With Valentine's Day approaching, this is an apposite topic of discussion, one that I raised in my post on Tolstoy's story "The Kreutzer Sonata"; does love necessarily entail an element of fictionalization?

I think that, to a certain extent, we all fictionalize ourselves. We form abstractions, images, and narratives in order to organize our experiences and make sense of them. The transformation of life into art is a mode of comprehending our experiences; the very act of reflecting on an experience requires it to be translated into narrative form, which is of course, a creation of art.

And so we do this with our individual love stories. This isn't necessarily a bad thing, and it doesn't mean that love is based on a falsehood.

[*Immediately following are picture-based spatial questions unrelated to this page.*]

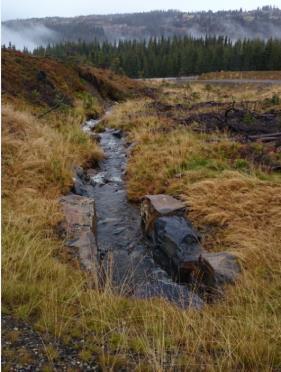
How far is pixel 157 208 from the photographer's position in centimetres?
716

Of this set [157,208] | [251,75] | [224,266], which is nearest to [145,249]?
[157,208]

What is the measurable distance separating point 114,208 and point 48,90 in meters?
12.3

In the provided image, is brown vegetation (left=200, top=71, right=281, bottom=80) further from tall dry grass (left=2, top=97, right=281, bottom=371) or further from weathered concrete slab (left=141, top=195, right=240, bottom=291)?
Result: weathered concrete slab (left=141, top=195, right=240, bottom=291)

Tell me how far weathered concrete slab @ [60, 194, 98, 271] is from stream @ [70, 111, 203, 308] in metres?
0.30

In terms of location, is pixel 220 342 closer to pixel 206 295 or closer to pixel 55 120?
pixel 206 295

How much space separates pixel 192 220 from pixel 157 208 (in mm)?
657

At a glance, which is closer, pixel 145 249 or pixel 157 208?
pixel 145 249

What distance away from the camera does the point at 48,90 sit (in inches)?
750

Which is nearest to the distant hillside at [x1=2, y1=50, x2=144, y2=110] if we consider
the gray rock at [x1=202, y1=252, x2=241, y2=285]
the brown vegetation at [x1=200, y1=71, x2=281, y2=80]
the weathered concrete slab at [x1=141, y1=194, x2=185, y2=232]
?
the weathered concrete slab at [x1=141, y1=194, x2=185, y2=232]

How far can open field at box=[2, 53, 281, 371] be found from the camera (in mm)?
3086

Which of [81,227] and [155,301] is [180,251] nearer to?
[81,227]

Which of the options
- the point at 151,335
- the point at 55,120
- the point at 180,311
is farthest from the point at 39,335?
the point at 55,120

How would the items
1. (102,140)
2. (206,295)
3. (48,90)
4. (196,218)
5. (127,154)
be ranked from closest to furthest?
(206,295)
(196,218)
(127,154)
(102,140)
(48,90)

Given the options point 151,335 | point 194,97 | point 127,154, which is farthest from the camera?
point 194,97
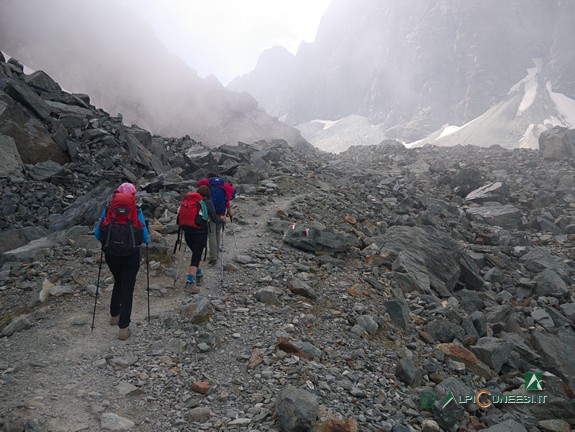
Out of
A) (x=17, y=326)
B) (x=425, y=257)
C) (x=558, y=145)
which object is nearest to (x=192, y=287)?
(x=17, y=326)

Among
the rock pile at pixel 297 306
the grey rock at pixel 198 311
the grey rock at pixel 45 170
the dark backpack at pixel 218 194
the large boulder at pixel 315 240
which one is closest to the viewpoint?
the rock pile at pixel 297 306

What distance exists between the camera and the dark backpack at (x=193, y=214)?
9.55 metres

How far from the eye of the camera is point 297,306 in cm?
928

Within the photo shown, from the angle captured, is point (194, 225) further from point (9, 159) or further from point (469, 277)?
point (9, 159)

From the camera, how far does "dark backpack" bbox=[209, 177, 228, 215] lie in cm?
1099

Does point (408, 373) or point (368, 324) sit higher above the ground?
point (368, 324)

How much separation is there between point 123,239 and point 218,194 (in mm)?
4047

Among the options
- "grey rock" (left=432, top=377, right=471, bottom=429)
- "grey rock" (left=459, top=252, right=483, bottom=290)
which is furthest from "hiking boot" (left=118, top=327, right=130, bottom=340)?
"grey rock" (left=459, top=252, right=483, bottom=290)

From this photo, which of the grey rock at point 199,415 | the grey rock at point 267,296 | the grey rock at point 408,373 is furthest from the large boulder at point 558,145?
the grey rock at point 199,415

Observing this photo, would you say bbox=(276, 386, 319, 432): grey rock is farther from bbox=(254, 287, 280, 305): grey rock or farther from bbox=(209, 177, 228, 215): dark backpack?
bbox=(209, 177, 228, 215): dark backpack

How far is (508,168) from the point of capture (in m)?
31.8

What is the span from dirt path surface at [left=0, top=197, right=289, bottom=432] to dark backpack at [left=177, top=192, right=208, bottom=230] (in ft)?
5.46

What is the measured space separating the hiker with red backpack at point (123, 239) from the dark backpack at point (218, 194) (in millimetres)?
3420

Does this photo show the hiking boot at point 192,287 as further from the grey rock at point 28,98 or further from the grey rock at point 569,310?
the grey rock at point 28,98
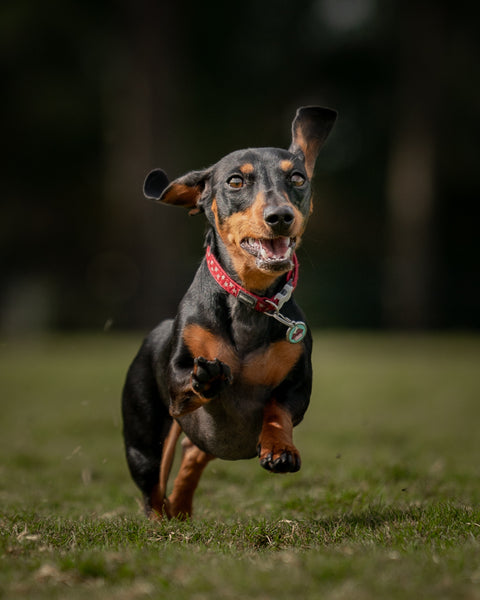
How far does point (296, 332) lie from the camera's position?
12.4ft

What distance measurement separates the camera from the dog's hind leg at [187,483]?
14.6 feet

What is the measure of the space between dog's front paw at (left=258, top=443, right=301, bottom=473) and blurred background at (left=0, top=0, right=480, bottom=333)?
17.2 metres

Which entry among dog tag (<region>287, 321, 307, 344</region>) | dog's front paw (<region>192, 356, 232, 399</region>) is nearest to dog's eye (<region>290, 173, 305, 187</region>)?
dog tag (<region>287, 321, 307, 344</region>)

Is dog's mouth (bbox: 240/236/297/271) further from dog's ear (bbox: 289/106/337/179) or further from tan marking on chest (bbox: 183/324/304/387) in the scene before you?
dog's ear (bbox: 289/106/337/179)

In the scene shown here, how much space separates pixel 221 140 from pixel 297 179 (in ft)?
82.6

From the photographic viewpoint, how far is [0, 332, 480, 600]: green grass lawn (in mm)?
2668

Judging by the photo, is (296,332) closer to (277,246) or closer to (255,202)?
(277,246)

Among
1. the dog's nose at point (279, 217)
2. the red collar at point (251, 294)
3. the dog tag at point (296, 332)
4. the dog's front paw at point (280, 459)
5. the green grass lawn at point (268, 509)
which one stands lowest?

As Heidegger wrote, art and poetry function to reveal truth, they "unconceal" a person or an object's true being. That is, of course, how art should ideally function; there is art that is more divorced from truth (as I'm sure all of us can agree upon recalling some embarrassing and nonsensical middle school crushes and imagined romances such as Proust's narrator). But, I think that in our artistic renditions of our own love stories, the images that we must create of a loved person in order to comprehend them, do function to reveal the truth of what is best in that individual. Whether art reveals truth in the romances in Swann's Way, however, remains to be seen.